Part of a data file

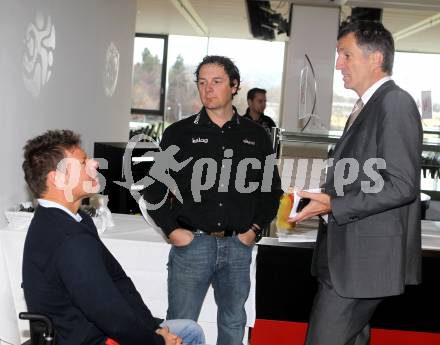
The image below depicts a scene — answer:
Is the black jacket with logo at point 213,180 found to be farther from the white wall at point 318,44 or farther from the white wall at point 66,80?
the white wall at point 318,44

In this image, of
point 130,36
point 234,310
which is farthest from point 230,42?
point 234,310

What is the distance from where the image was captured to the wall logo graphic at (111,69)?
18.5 feet

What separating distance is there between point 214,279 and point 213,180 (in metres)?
0.41

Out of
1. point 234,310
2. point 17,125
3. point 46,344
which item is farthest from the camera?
point 17,125

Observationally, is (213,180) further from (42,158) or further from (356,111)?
(42,158)

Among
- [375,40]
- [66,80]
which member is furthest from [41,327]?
[66,80]

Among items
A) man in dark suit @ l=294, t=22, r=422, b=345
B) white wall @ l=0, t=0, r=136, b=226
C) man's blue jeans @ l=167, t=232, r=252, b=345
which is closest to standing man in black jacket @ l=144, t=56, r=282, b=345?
man's blue jeans @ l=167, t=232, r=252, b=345

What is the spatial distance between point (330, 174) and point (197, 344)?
741 mm

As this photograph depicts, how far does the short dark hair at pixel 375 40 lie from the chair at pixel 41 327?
3.83 feet

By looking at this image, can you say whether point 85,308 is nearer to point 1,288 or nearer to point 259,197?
point 1,288

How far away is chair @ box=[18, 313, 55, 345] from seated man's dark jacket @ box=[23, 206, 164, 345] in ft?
0.12

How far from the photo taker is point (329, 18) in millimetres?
7668

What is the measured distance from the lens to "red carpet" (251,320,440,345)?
2.63 metres

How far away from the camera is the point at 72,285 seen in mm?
1506
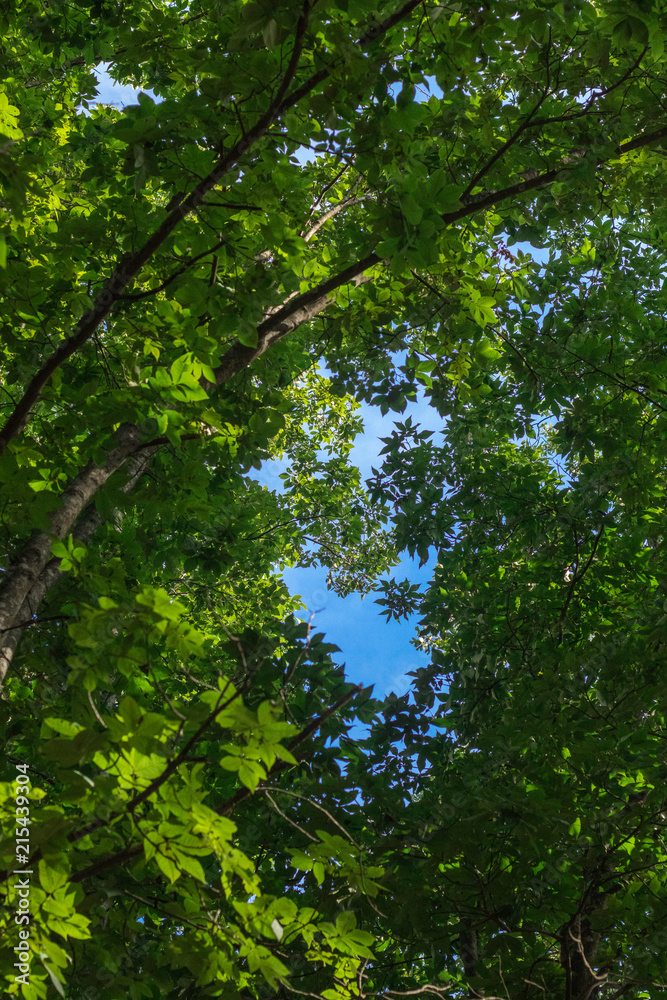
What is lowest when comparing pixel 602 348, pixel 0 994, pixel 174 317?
pixel 0 994

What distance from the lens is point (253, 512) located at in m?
5.83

What is asked: Please format everything from the line containing "How far away from" down to the end of the records as a numbered list, skipping blank lines and leaving the pictures out.

Response to this exercise:
1. How far away from the camera is the point at 72,285 seen in mm?
2. 1506
3. What is lowest when comparing pixel 602 348, pixel 0 994, pixel 174 317?
4. pixel 0 994
5. What distance from the lens is point (253, 512) located at in m?
6. 5.83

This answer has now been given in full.